I have a term: “Set to Kill.” This means I lean the high-speed needle to a point the engine can run no leaner before it stops. For an unpumped 2-stroke, this is way too lean. Instead, for sport flyers, I recommend finding the maximum rpm on the ground by running up the engine and setting the high-speed needle as lean as possible, then richen up the mixture 1/8 to 1/4 of a turn. Your engine will make more power in flight than it ever has if you apply this tip.

Setting the highspeed needle 1/8 to 1/4 turn rich of the peak lean point will provide an ideal fuel/air mixture for most sport engines.

Another big reason for lean runs is poor fuel systems. At some point of our model’s life, the fuel flow to the engine worked well, but, after time, things move around. Fuel tanks can be pinching fuel lines. Muffler pressure holes will carbon up. Holes can appear in fuel lines, and my favorite, junk in the carb. All these things are avoidable. I am a fuel filter guy. I have a filter in my fuel can, plus one in the aircraft. I check my fuel tanks every 100 or so flights. I replace fuels lines each winter and so on. Preventative maintenance is the way. Some of you have precious little time for flying. Spending some time preparing your model will always pay off when you get to the field. The model field is for flying, not aircraft maintenance.

Evolution’s needle limiters make tuning your engine simple.


The final little element in the 2-stroke “fun meter” equation is the low needle settings. The low speed needle is not just for the slowest idle. It is responsible for the fuel flow to at least ¼ throttle, and, in some designs, even more. A poorly set idle needle can be just as damaging as a poorly set main needle. This is one of the reasons we have needle limiters on all our Evolution glow 2-strokes. They allow people to be in the ballpark, where only final tweaking is needed for optimum settings.

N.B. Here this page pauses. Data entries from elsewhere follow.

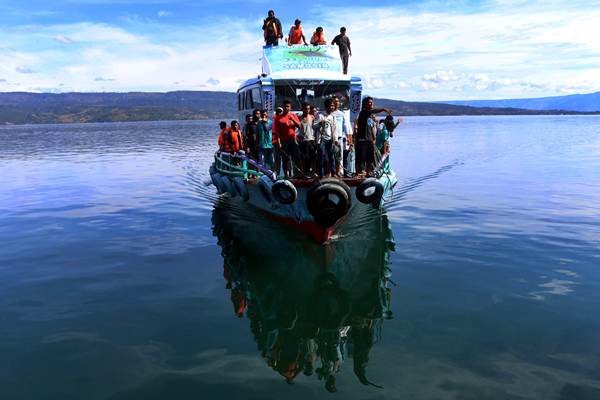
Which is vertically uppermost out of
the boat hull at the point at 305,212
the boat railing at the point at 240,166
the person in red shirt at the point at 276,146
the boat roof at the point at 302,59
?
the boat roof at the point at 302,59

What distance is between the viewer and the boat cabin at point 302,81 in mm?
14430

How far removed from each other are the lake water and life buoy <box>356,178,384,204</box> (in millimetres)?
1553

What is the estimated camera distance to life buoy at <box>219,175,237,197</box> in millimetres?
15430

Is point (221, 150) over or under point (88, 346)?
over

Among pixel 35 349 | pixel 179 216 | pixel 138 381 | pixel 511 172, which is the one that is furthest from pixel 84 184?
pixel 511 172

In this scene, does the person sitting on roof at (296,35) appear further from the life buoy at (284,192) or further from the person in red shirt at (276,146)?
the life buoy at (284,192)

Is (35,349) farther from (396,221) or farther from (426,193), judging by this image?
(426,193)

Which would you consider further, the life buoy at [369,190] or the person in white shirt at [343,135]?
the person in white shirt at [343,135]

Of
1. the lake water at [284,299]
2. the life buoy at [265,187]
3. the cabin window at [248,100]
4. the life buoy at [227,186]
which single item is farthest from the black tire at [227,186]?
the life buoy at [265,187]

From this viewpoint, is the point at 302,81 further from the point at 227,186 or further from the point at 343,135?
the point at 227,186

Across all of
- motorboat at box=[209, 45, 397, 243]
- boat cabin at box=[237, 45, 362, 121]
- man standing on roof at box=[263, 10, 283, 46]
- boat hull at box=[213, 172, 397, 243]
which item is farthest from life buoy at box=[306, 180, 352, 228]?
man standing on roof at box=[263, 10, 283, 46]

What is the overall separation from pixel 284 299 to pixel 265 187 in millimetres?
3964

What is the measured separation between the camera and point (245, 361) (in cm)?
670

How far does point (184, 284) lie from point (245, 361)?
3551mm
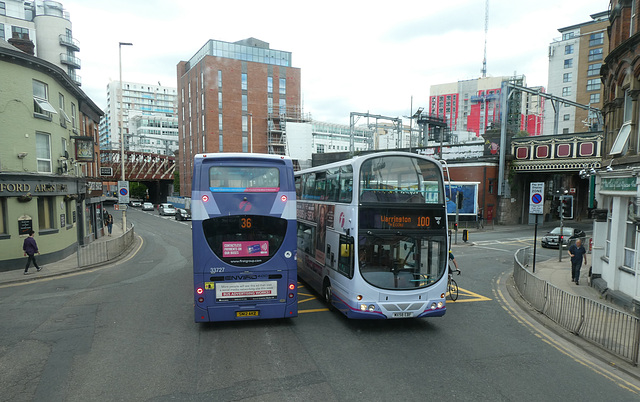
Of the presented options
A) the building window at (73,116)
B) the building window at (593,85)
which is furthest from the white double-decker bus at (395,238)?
the building window at (593,85)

Setting the idle needle is pretty simple. Start your engine, warm it up, and then pinch the fuel line going to the carb. If the engine dies straight away, you may be a little too lean on your low speed needle. If you pinch the fuel line and the engine speeds up, then dies, you are rich. The optimum setting is where the engine momentarily speeds up, perhaps ½ a second, then dies. Once you have your low speed needle set here, it really should never need to be adjusted again.

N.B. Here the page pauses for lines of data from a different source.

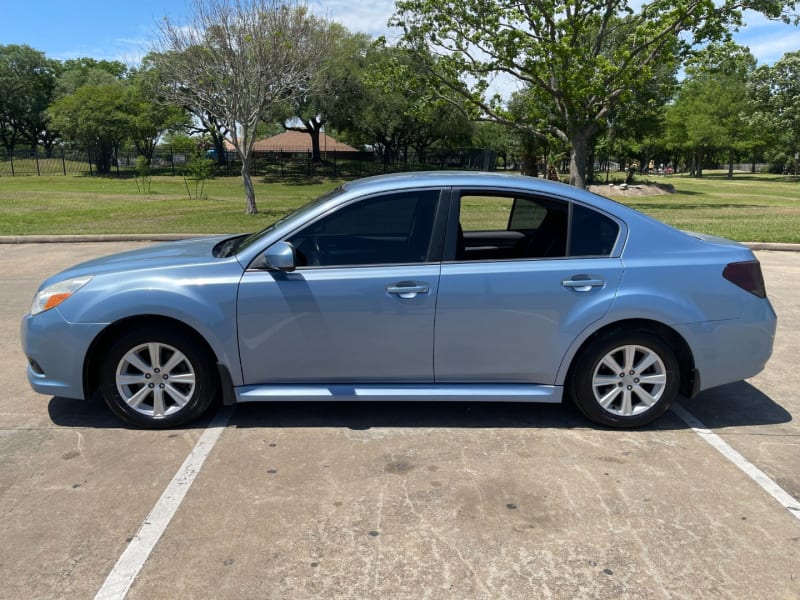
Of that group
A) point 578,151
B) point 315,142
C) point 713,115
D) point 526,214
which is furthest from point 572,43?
point 713,115

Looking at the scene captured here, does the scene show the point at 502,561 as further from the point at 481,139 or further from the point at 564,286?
the point at 481,139

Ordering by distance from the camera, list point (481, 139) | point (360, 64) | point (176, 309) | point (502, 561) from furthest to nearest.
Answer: point (481, 139), point (360, 64), point (176, 309), point (502, 561)

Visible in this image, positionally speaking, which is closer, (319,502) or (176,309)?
(319,502)

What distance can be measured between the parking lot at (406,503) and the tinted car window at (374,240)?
1.12 meters

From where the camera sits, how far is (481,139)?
66.2 metres

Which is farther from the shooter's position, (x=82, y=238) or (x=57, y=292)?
(x=82, y=238)

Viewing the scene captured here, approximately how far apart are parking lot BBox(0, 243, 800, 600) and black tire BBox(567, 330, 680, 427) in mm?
153

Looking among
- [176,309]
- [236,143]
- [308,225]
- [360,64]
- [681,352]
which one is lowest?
[681,352]

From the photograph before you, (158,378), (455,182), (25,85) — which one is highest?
(25,85)

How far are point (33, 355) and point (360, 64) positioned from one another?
4228cm

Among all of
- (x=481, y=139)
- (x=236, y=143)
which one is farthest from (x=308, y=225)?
(x=481, y=139)

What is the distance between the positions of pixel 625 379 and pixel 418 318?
4.57 ft

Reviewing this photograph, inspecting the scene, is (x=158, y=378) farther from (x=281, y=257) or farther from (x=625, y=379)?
(x=625, y=379)

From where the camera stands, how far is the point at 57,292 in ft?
13.4
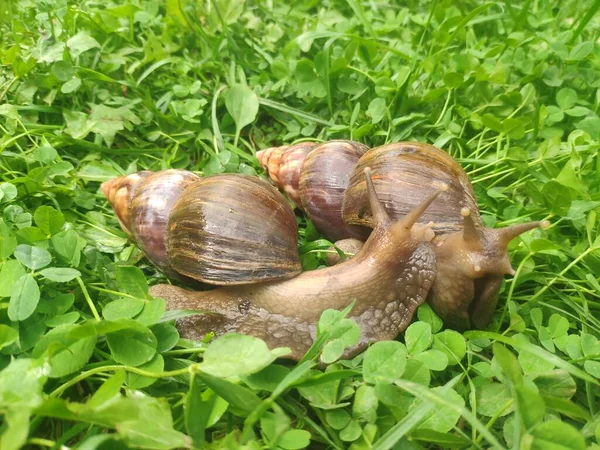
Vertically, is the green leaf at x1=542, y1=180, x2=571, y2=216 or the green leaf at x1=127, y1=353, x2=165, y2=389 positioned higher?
the green leaf at x1=542, y1=180, x2=571, y2=216

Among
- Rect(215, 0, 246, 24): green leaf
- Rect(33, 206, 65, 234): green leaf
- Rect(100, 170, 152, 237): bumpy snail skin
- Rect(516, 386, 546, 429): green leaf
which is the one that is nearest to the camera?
Rect(516, 386, 546, 429): green leaf

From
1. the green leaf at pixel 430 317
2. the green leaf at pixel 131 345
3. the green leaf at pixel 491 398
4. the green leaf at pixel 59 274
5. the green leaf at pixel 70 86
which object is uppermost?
the green leaf at pixel 70 86

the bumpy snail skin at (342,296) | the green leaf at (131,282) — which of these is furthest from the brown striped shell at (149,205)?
the green leaf at (131,282)

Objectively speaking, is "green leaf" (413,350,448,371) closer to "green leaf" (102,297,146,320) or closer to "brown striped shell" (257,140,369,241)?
"brown striped shell" (257,140,369,241)

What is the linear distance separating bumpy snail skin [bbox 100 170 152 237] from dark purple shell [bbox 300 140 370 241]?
818 millimetres

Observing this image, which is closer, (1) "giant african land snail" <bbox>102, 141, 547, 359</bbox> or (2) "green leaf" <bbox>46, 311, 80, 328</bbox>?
(2) "green leaf" <bbox>46, 311, 80, 328</bbox>

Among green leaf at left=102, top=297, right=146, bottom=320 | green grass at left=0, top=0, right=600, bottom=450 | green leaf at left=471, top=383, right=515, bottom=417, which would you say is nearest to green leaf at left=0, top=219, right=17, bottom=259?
green grass at left=0, top=0, right=600, bottom=450

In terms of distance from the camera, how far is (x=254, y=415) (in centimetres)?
147

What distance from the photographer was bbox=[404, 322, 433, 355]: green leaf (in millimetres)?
1823

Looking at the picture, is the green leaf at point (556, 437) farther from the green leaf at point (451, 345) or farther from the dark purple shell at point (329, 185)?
the dark purple shell at point (329, 185)

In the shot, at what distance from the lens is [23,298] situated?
5.51 ft

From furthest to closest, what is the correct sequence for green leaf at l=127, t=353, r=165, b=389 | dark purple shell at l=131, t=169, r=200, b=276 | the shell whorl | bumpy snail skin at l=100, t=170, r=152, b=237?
the shell whorl, bumpy snail skin at l=100, t=170, r=152, b=237, dark purple shell at l=131, t=169, r=200, b=276, green leaf at l=127, t=353, r=165, b=389

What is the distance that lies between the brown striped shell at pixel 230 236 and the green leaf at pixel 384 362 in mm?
596

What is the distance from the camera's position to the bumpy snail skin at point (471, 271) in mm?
1960
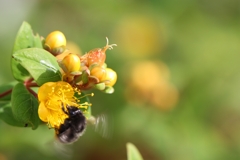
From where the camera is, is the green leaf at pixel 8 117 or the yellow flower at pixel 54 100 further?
the green leaf at pixel 8 117

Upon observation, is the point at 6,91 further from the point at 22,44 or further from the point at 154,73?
the point at 154,73

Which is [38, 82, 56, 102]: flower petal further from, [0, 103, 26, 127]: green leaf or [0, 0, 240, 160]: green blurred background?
[0, 0, 240, 160]: green blurred background

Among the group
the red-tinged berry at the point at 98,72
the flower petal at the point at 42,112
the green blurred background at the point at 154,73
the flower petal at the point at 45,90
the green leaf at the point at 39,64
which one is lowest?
the green blurred background at the point at 154,73

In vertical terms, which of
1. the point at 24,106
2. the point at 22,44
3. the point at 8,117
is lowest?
the point at 8,117

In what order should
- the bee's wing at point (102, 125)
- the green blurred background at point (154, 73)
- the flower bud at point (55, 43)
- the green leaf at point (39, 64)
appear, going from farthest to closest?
the green blurred background at point (154, 73) < the bee's wing at point (102, 125) < the flower bud at point (55, 43) < the green leaf at point (39, 64)

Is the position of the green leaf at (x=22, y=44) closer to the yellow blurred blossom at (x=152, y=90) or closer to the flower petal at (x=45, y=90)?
the flower petal at (x=45, y=90)

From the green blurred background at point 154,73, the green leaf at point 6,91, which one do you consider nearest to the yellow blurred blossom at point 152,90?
the green blurred background at point 154,73

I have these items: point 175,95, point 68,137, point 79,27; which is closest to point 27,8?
point 79,27

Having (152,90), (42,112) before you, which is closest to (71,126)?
(42,112)
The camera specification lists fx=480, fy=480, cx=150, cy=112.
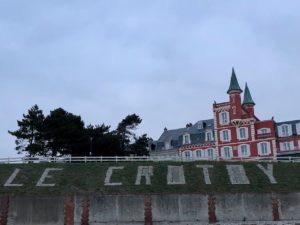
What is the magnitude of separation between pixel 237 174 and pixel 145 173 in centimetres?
946

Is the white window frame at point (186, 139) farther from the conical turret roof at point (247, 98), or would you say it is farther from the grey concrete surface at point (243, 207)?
the grey concrete surface at point (243, 207)

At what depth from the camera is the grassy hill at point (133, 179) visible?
43.9 meters

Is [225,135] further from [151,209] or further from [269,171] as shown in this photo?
[151,209]

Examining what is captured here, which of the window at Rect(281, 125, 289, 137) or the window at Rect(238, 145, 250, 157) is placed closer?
the window at Rect(238, 145, 250, 157)

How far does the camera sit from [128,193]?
42.8 metres

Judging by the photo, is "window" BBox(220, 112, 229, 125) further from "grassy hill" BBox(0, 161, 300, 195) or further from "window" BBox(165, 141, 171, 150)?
"grassy hill" BBox(0, 161, 300, 195)

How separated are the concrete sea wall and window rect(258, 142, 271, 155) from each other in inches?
1375

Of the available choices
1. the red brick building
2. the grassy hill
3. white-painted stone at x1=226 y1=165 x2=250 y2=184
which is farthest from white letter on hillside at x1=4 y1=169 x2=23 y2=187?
the red brick building

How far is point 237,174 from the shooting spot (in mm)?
49312

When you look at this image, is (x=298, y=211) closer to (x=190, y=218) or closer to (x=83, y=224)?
(x=190, y=218)

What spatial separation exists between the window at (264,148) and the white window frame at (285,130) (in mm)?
4159

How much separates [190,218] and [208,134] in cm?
4567

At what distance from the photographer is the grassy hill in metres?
43.9

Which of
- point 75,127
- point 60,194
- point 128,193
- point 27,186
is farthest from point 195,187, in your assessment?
point 75,127
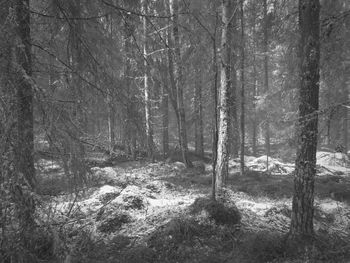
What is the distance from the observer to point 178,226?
625 centimetres

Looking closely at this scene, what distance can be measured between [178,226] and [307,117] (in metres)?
3.61

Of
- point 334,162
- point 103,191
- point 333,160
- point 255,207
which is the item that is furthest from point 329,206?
point 333,160

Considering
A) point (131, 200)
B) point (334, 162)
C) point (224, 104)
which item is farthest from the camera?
point (334, 162)

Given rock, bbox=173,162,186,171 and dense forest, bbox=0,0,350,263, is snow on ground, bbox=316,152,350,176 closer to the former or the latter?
dense forest, bbox=0,0,350,263

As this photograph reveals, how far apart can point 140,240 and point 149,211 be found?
5.36ft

Evolution’s needle limiters make tuning your engine simple.

One final piece of advice—make sure you have “consistent” fuel. Methanol is very hydroscopic, meaning it attracts water. Make sure your fuel is fresh and once you are happy with a certain brand, stick with it. Each fuel manufacturer uses slightly different ingredients, which will cause variation in your needle settings. Also try to stick to the same nitro content, whether it be 5%, 10% or 15%.